START EXERCISE INPUTS

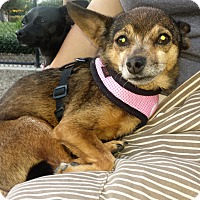 Adopt A Pet :: Ava - Oakley, CA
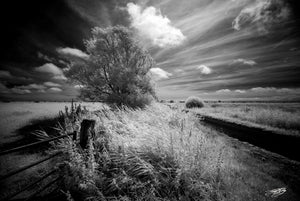 'Pevensey Levels' Black and White Photographic Print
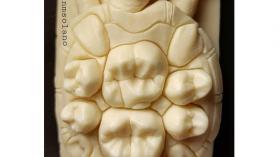 Зубная черепашка 2
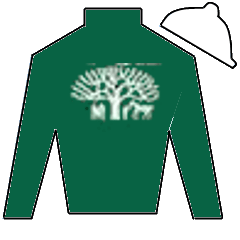 Battle Call Silks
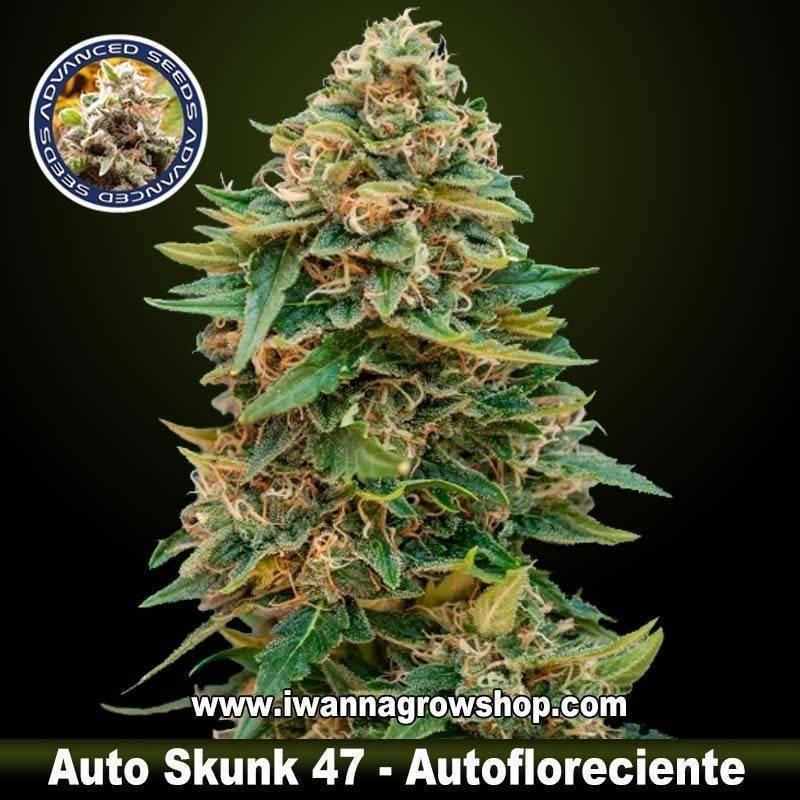 Auto Skunk 47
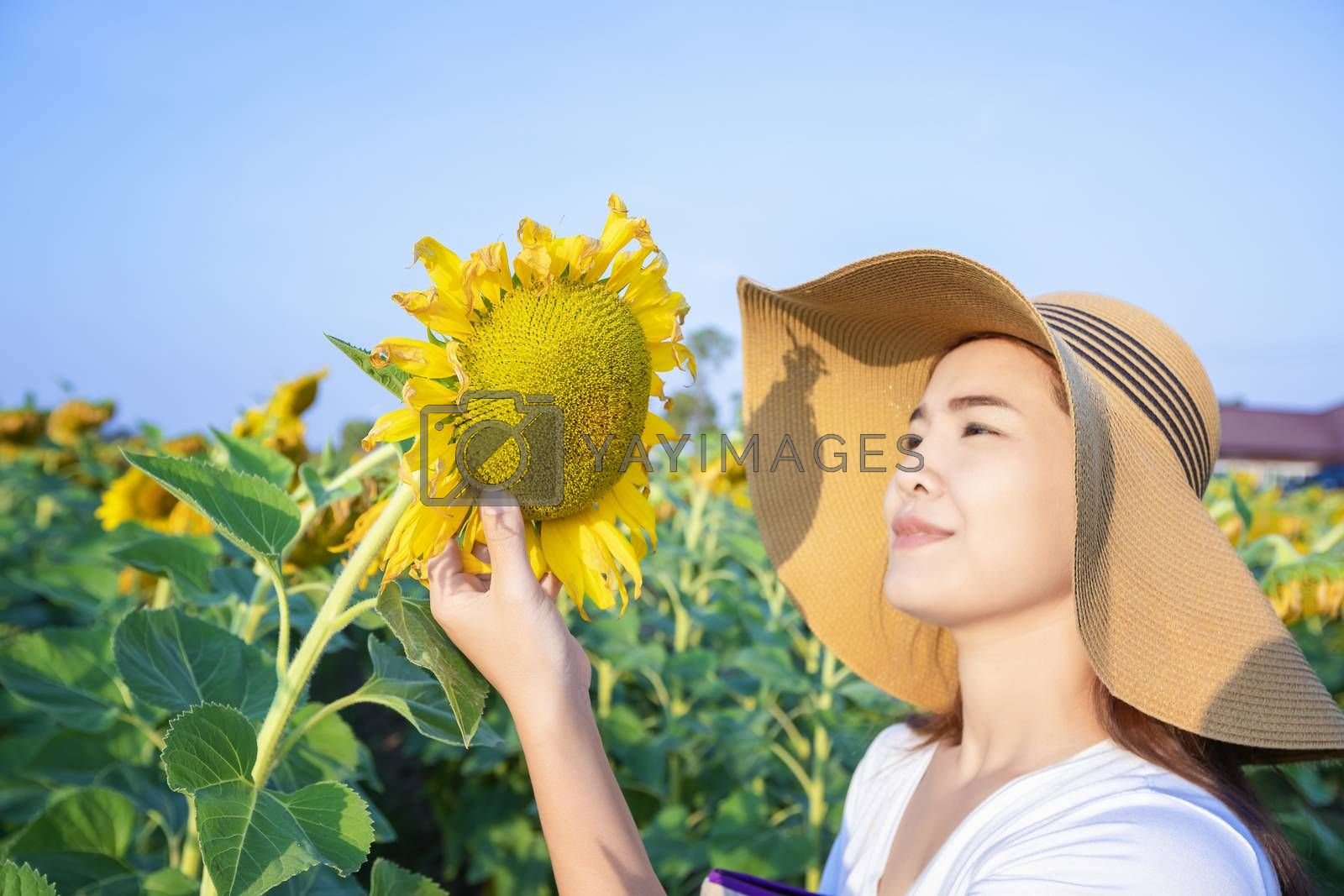 Beautiful woman in a beautiful blooming sunflower field. Happy w by numberone9018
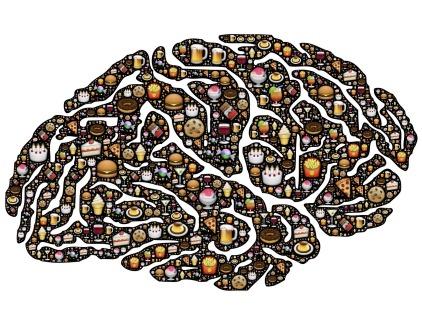 brain-954821_1920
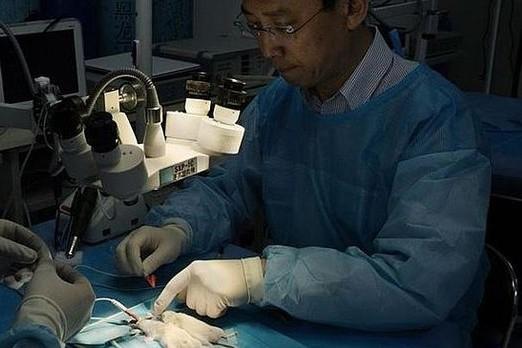 Xiao-Ping Ren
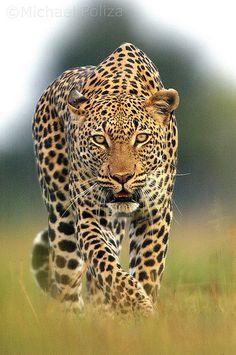 Stalking Leopard, near Vumbura, Okavango Delta. Botswana | ©Michael Poliza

END EXERCISE INPUTS

Reproduce each entry exactly as given; no pictures, please.

YOUR SOLUTION
 Adopt A Pet :: Ava - Oakley, CA
 'Pevensey Levels' Black and White Photographic Print
 Зубная черепашка 2
 Battle Call Silks
 Auto Skunk 47
 Beautiful woman in a beautiful blooming sunflower field. Happy w by numberone9018
 brain-954821_1920
 Xiao-Ping Ren
 Stalking Leopard, near Vumbura, Okavango Delta. Botswana | ©Michael Poliza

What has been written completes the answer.